On est retournés chez Shein à Paris et c'était glauque
Il y a encore quelques années, aller au BHV faisait partie du rituel de tout bon touriste à Paris. Une sorte de passage obligé, entre deux balades dans le Marais. On y croisait du monde. Trop parfois. Mais c’était vivant.
Ce mardi 13 avril, en montant les escalators du célèbre magasin, une autre impression s’impose. Les étages sont clairsemés. Le silence est presque étrange. Une ambiance un peu flottante, difficile à qualifier, mais clairement loin de l’effervescence d’antan.
Le contexte n’aide pas vraiment. Le BHV traverse une période agitée. Depuis l’annonce de l’arrivée de Shein, plusieurs marques ont quitté le navire, vidant peu à peu certains rayons et laissant derrière elles des espaces parfois fermés. Et ça se ressent immédiatement en déambulant dans les étages, où certaines zones semblent en suspens, comme en attente de leur prochaine vie.
Souvenez-vous 👇
A cela s’ajoutent des escalators à l’arrêt, des ascenseurs hors service. Disons-le, l’accueil est… perfectible. Je prends la direction du dernier étage, celui qui, en novembre dernier, attirait toutes les attentions, l’espace Shein. Tout un étage rien que pour le géant chinois. Et dès l’entrée, des pancartes donnent le ton: «3 achetés, 2 offerts».
Une promotion massive, valable sur tout l’assortiment. Sur le papier, de quoi faire venir du monde. Dans les faits? Il faut le dire clairement, ce n’est pas la foule des grands soirs.
Nous sommes en pleine période de vacances scolaires, les trottoirs de Paris sont bondés, et pourtant, les rayons de Shein sont quasi déserts.
Même constat du côté des cabines d’essayage, où personne ne fait la queue. J’y croise deux personnes. L’ambiance est étrange, presque un peu glauque.
Fifty shades of polyester
Six mois après l’ouverture, peu de choses semblent avoir changé. Les vêtements, d’abord. Toujours ces matières synthétiques, au toucher peu engageant. Beaucoup de polyester.
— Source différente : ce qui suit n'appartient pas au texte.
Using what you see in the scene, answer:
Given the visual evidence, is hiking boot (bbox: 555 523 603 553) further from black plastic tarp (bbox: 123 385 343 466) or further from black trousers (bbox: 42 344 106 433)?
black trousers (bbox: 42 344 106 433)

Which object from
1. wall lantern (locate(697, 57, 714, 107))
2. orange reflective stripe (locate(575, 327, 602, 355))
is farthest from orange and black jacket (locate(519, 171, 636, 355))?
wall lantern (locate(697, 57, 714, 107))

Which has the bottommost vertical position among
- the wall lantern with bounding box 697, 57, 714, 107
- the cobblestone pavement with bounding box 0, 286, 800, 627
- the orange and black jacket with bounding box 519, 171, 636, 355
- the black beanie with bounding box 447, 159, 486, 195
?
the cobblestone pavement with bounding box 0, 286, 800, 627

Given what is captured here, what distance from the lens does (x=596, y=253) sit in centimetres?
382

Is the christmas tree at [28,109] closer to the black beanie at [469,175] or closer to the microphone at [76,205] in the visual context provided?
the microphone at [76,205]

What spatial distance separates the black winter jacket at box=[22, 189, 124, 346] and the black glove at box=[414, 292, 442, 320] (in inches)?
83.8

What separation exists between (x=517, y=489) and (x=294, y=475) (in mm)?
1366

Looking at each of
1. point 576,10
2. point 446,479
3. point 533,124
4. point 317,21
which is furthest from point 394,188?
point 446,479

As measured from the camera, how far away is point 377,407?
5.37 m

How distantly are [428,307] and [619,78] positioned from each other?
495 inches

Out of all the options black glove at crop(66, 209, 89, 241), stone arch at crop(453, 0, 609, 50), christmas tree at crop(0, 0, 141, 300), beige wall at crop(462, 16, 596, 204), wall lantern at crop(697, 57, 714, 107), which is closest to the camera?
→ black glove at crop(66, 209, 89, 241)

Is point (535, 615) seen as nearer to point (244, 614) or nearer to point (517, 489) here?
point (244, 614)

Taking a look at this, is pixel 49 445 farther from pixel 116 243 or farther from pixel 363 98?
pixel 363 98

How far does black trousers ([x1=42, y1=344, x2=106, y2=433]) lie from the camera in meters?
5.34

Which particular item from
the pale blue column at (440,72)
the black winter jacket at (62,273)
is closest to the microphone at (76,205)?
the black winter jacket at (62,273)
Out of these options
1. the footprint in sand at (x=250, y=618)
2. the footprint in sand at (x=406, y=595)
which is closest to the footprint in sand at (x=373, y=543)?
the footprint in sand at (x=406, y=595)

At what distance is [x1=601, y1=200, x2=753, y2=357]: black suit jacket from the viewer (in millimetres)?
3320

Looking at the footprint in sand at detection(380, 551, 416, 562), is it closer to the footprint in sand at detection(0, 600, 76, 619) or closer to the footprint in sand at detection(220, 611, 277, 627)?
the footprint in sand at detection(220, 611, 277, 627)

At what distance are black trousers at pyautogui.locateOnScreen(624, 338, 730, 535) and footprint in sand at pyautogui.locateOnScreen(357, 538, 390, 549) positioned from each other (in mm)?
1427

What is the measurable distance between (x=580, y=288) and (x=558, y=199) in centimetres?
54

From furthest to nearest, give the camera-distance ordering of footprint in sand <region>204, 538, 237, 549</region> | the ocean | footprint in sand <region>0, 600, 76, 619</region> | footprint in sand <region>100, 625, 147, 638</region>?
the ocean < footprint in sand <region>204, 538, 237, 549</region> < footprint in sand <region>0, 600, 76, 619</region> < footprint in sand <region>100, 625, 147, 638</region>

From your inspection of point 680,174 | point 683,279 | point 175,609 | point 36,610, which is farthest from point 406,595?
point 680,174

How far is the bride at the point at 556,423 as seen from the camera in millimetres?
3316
Enormément de polyester.
Les pièces sont froissées, vraiment très froissées, comme si elles avaient été sorties à la hâte des cartons et mises en rayon sans cérémonie. Les finitions laissent à désirer. Rien de vraiment nouveau sous les néons.
Et du côté des prix, le décalage reste frappant. Lors de l’ouverture, plusieurs clients s’étaient étonnés de tarifs «pas si Shein que ça», soupçonnant une adaptation à l’image du BHV.
Six mois plus tard, le constat reste le même. Je m’arrête au hasard sur un jogging, qui est affiché à 22,99 euros.
A titre de comparaison, un modèle similaire chez Zara est… quatre centimes moins cher.
Plus surprenant encore, un manteau à 102,59 euros, 100% polyester, fabriqué en Chine.
De quoi interroger sur le positionnement de la marque, censée incarner l’ultra fast fashion à prix cassés.
Loin de la promesse
Malgré les offres agressives, la clientèle ne suit pas. Aux caisses, c’est le désert. Durant toute ma visite, je n’aperçois qu’une seule cliente qui repart avec ses achats.
Le contraste est saisissant avec les images de novembre dernier, lorsque l’ouverture de cette boutique. Présentée comme la première implantation physique mondiale de Shein, elle avait suscité files d’attente, curiosité et polémique.
Car au-delà de l’effet nouveauté, la décision du BHV d’accueillir la marque avait déclenché une vague de critiques et d’appels au boycott. Des réactions qui, à en juger par l’affluence actuelle, semblent avoir trouvé un certain écho.
Difficile de dire si c’est le soufflé médiatique qui est retombé, si les clients ont été refroidis par les prix, ou si l’expérience en magasin ne tient tout simplement pas ses promesses. Peut-être un peu tout ça à la fois. Une chose est sûre, ce mardi 13 avril, au dernier étage du BHV, l’excitation avait laissé place à un calme presque… gênant.